- Born: James Allen Stimson December 12, 1943 (age 82)
- Education: University of Minnesota University of North Carolina at Chapel Hill
- Awards: Center for Advanced Study in the Behavioral Sciences fellowship (1994–95) Goldsmith Book Prize (for book Tides of Consent: How Public Opinion Shapes American Politics; 2006) Warren J. Mitofsky Award for Excellence in Public Opinion Research from the Roper Center for Public Opinion Research (2016)
- Scientific career
- Fields: Political science
- Institutions: University of North Carolina at Chapel Hill
- Thesis: The Diffusion of Evaluations: Patterns of Cue-taking in the United States House of Representatives (1970)
- Doctoral advisor: Donald Matthews

= James Stimson =

American political scientist

James Allen Stimson (born December 12, 1943) is an American political scientist and the Raymond Dawson Distinguished Bicentennial Professor of Political Science Emeritus at the University of North Carolina at Chapel Hill.
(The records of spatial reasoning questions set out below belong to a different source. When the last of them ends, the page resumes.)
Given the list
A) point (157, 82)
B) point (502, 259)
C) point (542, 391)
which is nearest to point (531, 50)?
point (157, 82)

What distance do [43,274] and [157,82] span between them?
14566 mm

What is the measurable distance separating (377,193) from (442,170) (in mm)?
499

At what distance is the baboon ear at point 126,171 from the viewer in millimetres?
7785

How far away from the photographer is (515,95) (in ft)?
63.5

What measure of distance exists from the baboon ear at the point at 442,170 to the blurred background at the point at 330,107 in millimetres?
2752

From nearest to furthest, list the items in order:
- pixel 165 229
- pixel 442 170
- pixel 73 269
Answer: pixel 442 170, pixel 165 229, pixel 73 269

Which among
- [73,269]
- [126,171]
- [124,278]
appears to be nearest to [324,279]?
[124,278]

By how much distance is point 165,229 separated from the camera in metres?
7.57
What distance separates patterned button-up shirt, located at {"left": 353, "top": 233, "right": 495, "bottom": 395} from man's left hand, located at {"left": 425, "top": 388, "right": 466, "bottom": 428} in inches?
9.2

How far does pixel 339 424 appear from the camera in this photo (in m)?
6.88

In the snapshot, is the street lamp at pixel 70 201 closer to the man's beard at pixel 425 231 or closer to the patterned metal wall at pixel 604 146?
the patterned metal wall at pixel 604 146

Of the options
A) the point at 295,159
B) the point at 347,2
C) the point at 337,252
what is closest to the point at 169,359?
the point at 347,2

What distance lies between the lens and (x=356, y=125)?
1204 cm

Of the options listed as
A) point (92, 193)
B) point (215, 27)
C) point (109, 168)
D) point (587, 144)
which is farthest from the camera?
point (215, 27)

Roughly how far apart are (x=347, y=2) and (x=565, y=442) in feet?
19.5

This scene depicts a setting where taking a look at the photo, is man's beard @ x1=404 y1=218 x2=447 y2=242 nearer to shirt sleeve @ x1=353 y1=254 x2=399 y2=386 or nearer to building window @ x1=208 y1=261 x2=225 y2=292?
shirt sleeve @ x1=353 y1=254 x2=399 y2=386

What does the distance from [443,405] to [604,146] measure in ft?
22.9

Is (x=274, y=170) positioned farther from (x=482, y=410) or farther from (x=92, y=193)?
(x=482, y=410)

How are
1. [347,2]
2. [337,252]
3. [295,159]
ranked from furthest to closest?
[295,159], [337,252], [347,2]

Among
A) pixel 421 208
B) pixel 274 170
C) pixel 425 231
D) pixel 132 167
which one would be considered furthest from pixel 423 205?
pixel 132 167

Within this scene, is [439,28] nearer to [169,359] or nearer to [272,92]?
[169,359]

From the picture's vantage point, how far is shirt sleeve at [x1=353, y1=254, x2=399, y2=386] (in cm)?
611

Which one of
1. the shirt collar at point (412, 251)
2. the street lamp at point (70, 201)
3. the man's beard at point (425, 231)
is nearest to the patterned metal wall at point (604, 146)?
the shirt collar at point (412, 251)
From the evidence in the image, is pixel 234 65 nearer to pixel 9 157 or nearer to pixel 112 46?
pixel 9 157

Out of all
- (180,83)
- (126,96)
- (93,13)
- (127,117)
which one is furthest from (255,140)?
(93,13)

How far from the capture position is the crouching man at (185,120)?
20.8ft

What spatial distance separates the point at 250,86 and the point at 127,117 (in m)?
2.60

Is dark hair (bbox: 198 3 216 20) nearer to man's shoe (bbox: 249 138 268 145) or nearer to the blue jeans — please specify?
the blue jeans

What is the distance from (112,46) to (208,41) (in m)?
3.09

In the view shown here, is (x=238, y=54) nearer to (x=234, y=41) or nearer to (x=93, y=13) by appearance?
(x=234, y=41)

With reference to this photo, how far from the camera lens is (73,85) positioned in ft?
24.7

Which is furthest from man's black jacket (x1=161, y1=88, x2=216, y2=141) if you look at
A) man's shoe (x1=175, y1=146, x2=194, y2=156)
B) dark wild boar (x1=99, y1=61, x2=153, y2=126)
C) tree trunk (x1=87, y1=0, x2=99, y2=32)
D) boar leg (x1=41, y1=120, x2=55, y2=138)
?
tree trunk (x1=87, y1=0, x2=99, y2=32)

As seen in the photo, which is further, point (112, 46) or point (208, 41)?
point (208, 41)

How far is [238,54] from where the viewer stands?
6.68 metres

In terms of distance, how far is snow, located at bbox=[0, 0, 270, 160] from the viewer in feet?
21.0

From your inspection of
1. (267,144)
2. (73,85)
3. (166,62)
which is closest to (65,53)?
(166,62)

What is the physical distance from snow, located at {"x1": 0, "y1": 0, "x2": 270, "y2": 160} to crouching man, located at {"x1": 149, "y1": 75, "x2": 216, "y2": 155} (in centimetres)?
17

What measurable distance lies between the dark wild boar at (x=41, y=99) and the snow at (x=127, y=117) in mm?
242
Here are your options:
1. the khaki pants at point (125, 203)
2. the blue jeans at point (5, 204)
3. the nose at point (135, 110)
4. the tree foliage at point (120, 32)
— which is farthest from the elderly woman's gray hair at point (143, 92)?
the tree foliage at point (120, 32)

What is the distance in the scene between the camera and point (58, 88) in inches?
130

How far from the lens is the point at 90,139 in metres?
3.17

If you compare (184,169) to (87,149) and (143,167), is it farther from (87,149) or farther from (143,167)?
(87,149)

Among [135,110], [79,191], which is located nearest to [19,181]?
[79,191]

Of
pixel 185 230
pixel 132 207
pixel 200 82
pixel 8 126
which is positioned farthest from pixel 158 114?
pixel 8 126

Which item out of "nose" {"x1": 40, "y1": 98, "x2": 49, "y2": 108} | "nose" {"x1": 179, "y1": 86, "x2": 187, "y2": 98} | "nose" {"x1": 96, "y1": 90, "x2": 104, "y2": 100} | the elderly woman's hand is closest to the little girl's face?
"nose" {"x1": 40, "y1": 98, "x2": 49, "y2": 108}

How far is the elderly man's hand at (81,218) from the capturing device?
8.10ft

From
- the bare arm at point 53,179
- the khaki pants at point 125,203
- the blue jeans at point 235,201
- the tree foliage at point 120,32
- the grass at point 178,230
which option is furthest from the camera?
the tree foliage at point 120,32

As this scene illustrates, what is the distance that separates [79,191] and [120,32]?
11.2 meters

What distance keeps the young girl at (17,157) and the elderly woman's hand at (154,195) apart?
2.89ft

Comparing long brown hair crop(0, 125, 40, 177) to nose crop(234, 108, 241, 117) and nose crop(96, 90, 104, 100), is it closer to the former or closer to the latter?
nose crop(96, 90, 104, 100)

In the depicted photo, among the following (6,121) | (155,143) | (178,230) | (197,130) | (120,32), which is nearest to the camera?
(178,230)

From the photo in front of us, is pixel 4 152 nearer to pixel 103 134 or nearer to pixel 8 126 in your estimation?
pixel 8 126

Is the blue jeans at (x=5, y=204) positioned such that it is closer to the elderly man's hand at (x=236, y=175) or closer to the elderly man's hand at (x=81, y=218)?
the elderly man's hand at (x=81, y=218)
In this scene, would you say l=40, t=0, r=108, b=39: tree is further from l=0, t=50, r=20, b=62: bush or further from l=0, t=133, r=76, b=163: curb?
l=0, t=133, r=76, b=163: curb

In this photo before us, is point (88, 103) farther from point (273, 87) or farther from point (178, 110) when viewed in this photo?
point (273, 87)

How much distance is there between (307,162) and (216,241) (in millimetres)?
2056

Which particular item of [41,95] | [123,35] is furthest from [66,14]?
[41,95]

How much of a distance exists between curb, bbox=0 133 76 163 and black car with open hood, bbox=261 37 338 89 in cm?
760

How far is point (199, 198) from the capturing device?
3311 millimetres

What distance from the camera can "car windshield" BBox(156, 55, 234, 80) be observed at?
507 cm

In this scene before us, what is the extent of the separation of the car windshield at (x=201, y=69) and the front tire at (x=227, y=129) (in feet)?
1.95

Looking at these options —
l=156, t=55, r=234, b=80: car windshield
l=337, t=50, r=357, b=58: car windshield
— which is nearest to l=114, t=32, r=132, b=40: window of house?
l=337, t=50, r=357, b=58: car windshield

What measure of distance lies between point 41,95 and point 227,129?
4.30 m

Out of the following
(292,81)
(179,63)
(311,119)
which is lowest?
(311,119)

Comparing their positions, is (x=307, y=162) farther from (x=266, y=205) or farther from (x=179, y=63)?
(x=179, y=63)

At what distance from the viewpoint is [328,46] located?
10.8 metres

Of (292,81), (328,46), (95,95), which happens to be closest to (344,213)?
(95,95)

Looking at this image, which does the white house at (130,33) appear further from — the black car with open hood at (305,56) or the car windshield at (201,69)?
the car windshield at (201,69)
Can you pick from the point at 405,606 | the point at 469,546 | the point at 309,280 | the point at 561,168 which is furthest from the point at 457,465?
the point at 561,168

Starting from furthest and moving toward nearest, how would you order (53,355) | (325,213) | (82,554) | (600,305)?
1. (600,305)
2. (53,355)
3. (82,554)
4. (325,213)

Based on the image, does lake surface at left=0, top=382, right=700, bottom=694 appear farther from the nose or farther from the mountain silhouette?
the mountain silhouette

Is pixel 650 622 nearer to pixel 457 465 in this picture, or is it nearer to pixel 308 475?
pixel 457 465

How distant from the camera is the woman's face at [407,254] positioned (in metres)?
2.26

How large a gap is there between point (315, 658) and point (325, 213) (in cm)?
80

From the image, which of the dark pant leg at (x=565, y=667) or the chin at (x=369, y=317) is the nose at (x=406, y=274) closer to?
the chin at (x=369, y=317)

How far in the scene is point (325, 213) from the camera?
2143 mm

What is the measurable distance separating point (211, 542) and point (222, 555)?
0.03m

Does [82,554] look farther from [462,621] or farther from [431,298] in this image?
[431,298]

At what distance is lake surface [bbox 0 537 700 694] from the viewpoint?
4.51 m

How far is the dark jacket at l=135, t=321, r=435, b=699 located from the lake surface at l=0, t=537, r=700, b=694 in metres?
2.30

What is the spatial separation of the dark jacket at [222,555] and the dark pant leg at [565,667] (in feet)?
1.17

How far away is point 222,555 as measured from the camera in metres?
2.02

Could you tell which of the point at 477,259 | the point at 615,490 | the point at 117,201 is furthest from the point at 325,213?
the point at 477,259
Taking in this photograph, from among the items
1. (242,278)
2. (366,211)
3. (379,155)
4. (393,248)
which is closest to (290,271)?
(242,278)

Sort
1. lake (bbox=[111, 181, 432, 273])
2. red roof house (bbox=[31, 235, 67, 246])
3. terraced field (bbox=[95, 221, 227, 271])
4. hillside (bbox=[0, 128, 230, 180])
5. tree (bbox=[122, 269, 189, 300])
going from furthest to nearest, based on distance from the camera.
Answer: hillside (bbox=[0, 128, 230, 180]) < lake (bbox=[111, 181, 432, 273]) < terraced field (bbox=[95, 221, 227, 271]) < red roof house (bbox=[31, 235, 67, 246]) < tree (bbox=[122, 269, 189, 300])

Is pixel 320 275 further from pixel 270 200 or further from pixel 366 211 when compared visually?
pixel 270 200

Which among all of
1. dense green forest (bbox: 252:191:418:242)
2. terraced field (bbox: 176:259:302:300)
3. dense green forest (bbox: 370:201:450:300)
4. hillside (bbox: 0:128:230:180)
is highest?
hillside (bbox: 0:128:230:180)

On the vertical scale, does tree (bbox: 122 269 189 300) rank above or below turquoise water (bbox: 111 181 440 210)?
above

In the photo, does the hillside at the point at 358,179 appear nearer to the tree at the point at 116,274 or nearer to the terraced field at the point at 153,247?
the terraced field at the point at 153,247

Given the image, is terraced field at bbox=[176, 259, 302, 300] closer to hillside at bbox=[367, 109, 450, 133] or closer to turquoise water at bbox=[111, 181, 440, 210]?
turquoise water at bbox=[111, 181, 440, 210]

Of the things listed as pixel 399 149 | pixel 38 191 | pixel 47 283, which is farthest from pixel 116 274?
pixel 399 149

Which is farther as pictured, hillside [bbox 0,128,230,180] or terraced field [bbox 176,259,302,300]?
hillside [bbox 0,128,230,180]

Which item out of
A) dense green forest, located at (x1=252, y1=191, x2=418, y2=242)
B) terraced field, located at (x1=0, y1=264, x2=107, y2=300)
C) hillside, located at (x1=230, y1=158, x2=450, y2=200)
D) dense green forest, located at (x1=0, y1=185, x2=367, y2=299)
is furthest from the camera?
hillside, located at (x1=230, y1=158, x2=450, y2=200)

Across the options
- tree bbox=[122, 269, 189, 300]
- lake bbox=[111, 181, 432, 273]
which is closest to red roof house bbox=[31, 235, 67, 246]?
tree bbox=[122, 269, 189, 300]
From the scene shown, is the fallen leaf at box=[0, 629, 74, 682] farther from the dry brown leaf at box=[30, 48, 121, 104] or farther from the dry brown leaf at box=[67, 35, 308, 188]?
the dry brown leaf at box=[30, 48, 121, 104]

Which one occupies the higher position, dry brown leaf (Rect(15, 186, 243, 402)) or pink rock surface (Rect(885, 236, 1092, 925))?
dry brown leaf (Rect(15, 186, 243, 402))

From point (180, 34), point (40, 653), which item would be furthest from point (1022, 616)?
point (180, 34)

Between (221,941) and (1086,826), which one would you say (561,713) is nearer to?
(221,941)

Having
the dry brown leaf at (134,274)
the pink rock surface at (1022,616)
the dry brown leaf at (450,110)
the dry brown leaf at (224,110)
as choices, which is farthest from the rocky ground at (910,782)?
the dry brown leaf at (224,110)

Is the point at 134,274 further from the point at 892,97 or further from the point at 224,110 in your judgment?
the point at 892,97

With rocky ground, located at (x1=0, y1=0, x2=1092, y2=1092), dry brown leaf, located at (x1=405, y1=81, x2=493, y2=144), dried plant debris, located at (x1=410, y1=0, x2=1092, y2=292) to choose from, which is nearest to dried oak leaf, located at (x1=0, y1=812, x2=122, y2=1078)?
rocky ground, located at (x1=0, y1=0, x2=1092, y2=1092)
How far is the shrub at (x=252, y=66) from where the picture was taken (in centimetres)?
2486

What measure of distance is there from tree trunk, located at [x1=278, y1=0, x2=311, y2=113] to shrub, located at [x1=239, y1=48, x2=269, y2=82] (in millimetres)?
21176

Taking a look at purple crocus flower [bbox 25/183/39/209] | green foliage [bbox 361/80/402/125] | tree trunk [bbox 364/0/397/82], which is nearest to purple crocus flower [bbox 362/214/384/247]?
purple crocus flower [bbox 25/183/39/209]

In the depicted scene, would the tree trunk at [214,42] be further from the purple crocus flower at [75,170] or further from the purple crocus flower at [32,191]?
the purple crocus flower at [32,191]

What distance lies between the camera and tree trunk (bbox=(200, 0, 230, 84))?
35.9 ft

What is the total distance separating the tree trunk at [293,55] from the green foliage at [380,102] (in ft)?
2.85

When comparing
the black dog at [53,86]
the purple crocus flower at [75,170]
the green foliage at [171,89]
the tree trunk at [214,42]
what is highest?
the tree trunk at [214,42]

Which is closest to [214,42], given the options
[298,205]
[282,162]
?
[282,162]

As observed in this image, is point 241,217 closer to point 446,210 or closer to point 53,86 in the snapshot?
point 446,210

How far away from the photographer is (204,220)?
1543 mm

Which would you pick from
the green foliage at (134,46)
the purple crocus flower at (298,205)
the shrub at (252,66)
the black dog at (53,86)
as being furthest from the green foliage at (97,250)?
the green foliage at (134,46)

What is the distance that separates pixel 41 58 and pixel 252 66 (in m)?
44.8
After teaching at the University at Buffalo and Florida State University, among other institutions, he joined the faculty of the University of North Carolina at Chapel Hill in 1997, remaining there until his retirement in 2018. A fellow of the American Academy of Arts and Sciences, he served as a fellow of the Center for Advanced Study in the Behavioral Sciences from 1994 to 1995 and as a Guggenheim Fellow from 2006 to 2007. He has received the Eulau and Kammerer Awards from the American Political Science Association, as well as the Chastain Award from the Southern Political Science Association. In 2016, he received the Warren J. Mitofsky Award for Excellence in Public Opinion Research from the Board of Directors of the Roper Center for Public Opinion Research.